> [Data supplied]:
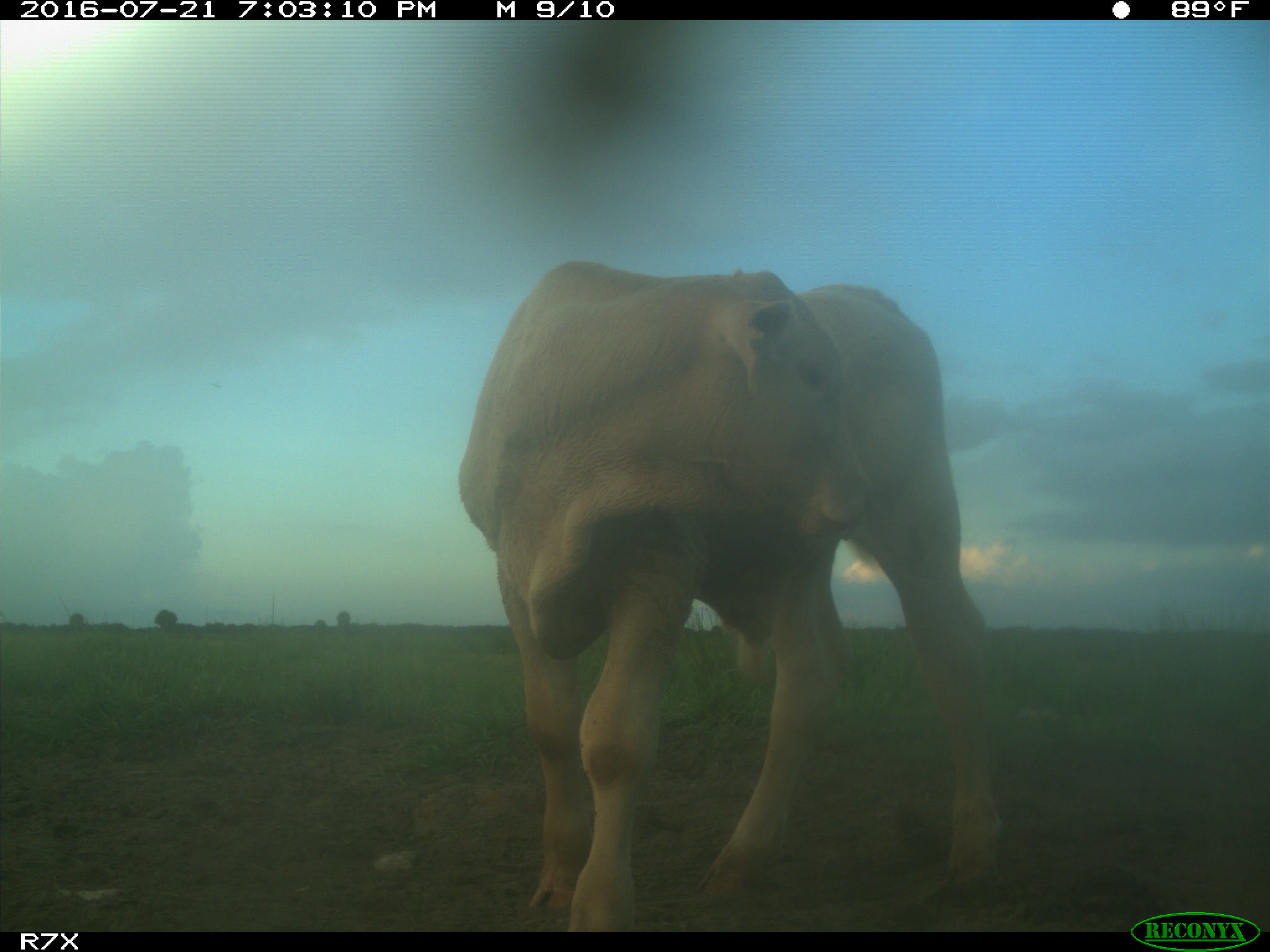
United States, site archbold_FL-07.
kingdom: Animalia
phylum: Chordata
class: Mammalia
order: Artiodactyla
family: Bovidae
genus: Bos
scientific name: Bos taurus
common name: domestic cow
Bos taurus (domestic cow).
==
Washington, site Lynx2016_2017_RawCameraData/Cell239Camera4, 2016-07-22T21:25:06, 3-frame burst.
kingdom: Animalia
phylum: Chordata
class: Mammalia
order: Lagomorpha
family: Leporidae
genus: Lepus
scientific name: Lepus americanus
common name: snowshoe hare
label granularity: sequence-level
---
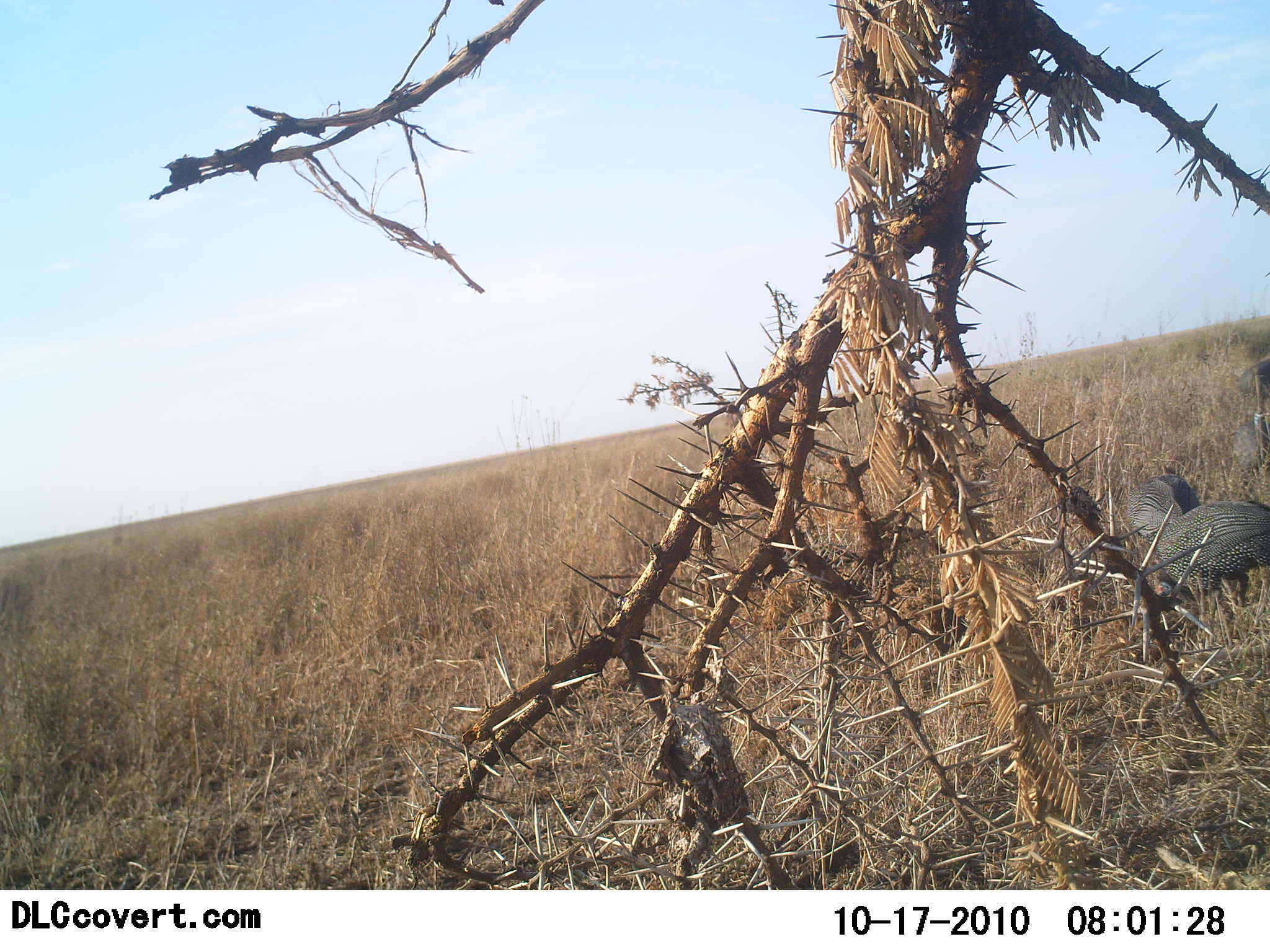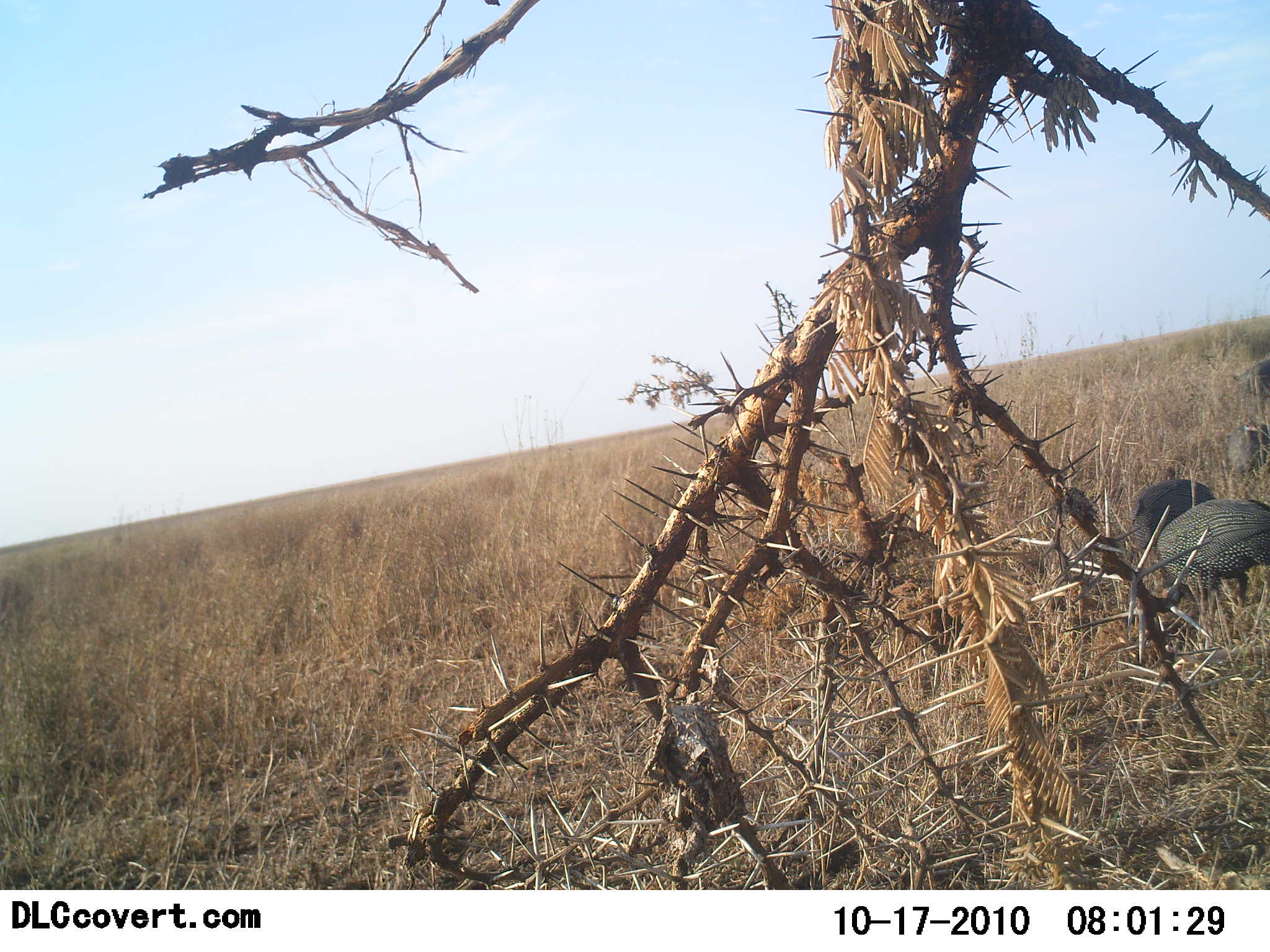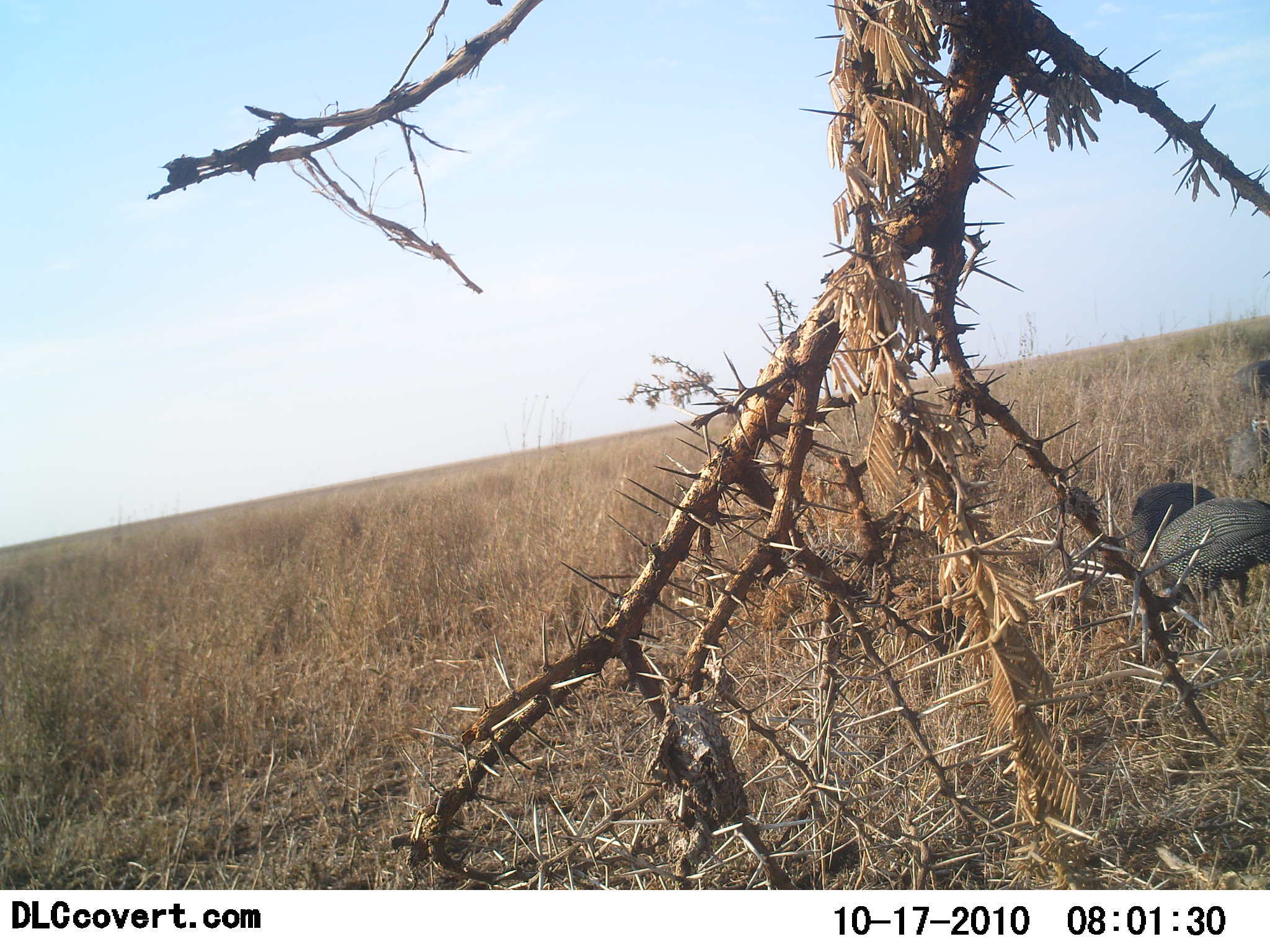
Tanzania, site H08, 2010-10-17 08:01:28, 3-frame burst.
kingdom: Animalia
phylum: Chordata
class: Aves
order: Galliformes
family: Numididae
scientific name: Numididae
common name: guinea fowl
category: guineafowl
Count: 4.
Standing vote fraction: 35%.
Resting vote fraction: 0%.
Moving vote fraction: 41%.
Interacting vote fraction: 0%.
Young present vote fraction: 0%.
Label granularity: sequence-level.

> [Work item]: Look for the word "vote". Copy out every line of the data that has it.

> [Response to this task]:
Standing vote fraction: 35%.
Resting vote fraction: 0%.
Moving vote fraction: 41%.
Interacting vote fraction: 0%.
Young present vote fraction: 0%.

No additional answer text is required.